___ TEXTE CHOISI ___
Les collections du musée
de Quimper font une large place aux peintres qui ont travaillé
à la pointe de Bretagne ; mais les paysages insulaires
y sont peu représentés. On trouve pourtant, au
hasard d'une page, la reproduction d'une toile de Théodore
Gudin : Tempête sur les côtes de Belle-Ile
(1851) et, plus loin, une évocation des périples
de Charles Cottet à Ouessant et à l'île de
Sein.
L'ouvrage, heureusement, offre
une belle reproduction du tableau sans doute le plus célèbre
d'Emile Renouf 1 : La veuve de l'île de
Sein (1880). Dos à la mer, la veuve, accompagnée
d'un enfant, est agenouillée devant une tombe recouverte
d'une dalle de pierre sobrement décorée d'une croix.
Cette représentation commémore implicitement l'épidémie
de choléra qui venait de sévir rudement sur l'île ;
le petit cimetière, à la sortie du bourg, est celui
qui avait été réservé aux victimes
de la maladie.
Dans son livre « Sein, l'île des cormorans
bleus », René Pichavant évoque
brièvement le passage d'Emile Renouf sur l'île :
« Des artistes étaient venus [...] attirés
par l'âpre beauté de l'endroit. Emmanuel Lansyer,
de Loches, qui parcourait le Cap après avoir découvert
Tréboul et Douarnenez, y débarqua en 1868. Emile
Renouf entreprendra sur place le sombre tableau baptisé
« La Veuve », en prière sur la tombe
de son disparu, qui recueillit un vif succès au salon
de 1880 », ajoutant qu'il en existait une esquisse
« plus petite, plus lumineuse, plus spontanée »,
vraisemblablement réalisée sur le vif pour préparer
le travail définitif en atelier.
- Emile Renouf était issu
d'une famille d'armateurs havrais. Son nom fut donné à
un quatre-mâts, lancé au Havre en 1897 et perdu
sur un récif des îles Loyauté en février
1900. Le peintre Maurice Le Scouëzec
a navigué comme pilotin sur l'Emile-Renouf en 1897-1898.
___
## CONSIGNE
Relevez toutes les îles nommées dans le texte choisi.
___ DONNÉES EXTRAITES ___
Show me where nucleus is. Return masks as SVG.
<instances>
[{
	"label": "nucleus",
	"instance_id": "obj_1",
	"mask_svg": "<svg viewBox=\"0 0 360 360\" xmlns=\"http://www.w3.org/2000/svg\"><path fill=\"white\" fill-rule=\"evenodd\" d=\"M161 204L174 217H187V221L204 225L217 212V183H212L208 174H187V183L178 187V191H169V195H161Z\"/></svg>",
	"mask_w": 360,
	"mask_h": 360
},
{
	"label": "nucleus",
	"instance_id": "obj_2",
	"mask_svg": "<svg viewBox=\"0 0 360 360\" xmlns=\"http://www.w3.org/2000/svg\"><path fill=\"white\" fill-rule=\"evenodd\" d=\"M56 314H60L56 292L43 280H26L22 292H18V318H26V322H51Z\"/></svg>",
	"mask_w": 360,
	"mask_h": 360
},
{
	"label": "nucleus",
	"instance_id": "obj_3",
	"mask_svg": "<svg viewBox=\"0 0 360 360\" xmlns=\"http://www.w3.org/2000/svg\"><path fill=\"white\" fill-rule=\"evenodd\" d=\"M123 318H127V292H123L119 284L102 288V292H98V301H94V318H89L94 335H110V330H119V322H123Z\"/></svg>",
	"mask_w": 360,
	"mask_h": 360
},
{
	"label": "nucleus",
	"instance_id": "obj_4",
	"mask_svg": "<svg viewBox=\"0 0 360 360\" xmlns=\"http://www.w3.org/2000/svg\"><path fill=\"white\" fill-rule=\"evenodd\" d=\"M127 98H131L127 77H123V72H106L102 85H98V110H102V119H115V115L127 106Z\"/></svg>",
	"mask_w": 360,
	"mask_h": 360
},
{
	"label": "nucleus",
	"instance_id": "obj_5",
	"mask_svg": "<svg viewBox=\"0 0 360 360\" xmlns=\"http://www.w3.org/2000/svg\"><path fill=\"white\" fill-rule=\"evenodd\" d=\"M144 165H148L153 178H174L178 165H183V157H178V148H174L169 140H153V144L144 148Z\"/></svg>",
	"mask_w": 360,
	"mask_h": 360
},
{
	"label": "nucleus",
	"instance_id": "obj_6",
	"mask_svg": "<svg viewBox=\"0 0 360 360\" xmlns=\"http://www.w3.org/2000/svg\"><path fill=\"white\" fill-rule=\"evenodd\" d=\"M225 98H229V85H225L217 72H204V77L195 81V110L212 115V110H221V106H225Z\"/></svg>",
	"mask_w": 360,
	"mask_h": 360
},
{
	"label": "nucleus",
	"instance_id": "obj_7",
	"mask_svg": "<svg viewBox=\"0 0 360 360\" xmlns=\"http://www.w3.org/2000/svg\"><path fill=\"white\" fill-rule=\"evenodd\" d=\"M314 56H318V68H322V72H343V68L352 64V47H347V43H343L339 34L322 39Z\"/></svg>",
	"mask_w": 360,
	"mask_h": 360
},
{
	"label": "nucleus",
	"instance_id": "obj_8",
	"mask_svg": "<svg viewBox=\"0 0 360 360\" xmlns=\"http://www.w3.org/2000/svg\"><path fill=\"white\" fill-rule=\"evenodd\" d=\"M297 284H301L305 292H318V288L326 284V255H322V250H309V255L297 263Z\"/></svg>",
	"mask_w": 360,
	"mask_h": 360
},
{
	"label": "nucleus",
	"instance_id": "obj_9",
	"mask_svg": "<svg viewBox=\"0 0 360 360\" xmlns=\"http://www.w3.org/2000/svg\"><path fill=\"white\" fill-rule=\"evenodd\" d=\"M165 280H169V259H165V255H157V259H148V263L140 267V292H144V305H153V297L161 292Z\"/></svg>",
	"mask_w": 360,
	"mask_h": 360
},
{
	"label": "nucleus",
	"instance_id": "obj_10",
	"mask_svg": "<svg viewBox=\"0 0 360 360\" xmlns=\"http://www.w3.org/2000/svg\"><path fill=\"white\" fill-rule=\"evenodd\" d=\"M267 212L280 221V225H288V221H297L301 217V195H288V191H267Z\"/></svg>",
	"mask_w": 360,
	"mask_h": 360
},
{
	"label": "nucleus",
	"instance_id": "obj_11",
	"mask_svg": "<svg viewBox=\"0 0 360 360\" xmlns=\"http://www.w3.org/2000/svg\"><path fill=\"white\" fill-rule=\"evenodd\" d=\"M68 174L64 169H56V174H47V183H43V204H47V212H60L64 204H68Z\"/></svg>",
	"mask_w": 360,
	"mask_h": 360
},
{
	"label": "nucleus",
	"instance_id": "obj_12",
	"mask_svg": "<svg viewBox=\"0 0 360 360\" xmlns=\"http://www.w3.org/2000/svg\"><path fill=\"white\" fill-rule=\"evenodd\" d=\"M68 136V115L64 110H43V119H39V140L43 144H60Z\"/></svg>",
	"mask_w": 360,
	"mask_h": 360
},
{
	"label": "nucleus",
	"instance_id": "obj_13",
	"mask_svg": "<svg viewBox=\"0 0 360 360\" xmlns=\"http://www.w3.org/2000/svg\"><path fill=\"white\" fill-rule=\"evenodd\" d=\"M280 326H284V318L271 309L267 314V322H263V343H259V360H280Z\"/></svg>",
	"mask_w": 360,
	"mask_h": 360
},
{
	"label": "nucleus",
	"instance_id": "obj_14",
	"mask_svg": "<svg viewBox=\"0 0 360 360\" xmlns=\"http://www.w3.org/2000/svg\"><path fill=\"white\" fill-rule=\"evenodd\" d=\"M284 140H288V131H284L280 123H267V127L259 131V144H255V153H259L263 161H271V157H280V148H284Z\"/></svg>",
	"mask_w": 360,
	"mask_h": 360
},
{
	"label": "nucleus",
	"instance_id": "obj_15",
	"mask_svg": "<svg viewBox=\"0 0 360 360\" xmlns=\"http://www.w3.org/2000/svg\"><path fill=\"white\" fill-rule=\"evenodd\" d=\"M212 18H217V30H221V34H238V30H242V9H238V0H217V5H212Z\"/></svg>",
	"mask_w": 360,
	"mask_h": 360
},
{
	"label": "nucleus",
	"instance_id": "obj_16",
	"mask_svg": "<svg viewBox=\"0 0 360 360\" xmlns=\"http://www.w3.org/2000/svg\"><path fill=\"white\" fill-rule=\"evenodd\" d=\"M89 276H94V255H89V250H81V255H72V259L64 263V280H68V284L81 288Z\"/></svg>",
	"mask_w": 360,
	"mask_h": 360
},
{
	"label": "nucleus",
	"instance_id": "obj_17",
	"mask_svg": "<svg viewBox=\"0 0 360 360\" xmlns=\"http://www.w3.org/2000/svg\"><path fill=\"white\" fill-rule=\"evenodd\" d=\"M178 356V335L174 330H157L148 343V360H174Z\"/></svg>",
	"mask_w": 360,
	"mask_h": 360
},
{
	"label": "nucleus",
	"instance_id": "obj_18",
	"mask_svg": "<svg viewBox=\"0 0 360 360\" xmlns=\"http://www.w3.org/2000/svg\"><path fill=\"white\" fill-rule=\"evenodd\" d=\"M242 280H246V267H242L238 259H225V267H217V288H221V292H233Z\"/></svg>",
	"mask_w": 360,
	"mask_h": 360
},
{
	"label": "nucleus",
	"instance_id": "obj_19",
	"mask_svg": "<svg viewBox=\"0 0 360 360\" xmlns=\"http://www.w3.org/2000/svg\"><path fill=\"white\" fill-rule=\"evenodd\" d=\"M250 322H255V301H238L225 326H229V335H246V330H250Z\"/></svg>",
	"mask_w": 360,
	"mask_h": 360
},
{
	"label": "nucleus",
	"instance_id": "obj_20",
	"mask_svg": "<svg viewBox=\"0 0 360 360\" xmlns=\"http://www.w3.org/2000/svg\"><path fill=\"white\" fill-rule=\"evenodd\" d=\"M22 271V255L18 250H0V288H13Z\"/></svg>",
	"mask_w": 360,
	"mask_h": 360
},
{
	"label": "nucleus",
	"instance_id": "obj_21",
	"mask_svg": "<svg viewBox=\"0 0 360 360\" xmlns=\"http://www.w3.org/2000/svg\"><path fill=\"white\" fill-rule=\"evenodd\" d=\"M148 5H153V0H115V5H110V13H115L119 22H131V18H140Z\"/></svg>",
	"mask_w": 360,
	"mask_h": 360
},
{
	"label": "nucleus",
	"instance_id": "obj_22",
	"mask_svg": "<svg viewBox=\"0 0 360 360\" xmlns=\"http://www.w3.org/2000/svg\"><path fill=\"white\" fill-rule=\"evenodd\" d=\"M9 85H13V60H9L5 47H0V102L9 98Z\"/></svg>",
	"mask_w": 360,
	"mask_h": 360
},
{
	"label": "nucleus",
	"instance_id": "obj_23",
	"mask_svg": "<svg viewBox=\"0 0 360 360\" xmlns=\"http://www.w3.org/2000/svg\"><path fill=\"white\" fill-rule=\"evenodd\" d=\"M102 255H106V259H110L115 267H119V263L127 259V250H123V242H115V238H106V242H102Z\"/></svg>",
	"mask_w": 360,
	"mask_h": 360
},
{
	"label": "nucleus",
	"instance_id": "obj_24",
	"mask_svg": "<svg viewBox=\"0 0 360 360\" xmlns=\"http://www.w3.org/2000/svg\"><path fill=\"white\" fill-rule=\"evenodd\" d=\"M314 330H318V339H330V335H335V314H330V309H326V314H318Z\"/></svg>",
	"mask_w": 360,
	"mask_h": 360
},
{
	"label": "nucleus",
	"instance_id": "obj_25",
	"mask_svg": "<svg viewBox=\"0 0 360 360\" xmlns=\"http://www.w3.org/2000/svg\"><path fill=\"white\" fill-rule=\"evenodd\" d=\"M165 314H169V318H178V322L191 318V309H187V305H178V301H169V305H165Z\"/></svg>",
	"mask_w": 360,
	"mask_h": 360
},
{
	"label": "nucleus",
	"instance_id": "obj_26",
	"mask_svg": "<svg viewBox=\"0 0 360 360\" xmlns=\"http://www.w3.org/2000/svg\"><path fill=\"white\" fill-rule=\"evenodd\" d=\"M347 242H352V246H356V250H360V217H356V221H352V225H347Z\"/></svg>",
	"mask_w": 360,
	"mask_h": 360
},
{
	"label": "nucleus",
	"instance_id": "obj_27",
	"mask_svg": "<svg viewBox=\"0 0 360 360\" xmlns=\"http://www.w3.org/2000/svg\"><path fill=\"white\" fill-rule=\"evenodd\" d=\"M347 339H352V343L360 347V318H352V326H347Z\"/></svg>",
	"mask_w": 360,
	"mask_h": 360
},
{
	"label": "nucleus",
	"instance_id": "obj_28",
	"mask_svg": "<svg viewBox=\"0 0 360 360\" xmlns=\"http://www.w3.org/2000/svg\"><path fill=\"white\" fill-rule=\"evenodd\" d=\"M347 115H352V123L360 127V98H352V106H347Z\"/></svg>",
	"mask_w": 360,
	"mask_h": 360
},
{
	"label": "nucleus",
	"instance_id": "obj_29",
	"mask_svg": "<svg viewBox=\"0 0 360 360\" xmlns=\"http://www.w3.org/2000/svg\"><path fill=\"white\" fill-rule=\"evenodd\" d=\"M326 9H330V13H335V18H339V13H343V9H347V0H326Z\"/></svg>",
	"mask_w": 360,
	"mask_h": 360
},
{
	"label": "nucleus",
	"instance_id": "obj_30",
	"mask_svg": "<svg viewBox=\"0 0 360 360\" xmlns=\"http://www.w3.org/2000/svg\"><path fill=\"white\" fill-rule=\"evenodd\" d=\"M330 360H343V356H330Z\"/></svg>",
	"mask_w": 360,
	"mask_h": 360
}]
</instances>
___
## RÉPONSE FINALE
Belle-Ile, Ouessant, l'île de Sein, les îles Loyauté.